## Linhas de entrada
%%

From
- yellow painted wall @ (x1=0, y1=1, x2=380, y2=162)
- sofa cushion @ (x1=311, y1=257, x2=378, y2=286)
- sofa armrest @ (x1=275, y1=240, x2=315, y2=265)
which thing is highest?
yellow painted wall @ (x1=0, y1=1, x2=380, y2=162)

%%

## Tarefa do exercício
Conte as linhas acima que contêm a palavra "painted" e informe apenas esse número.

## A resposta
2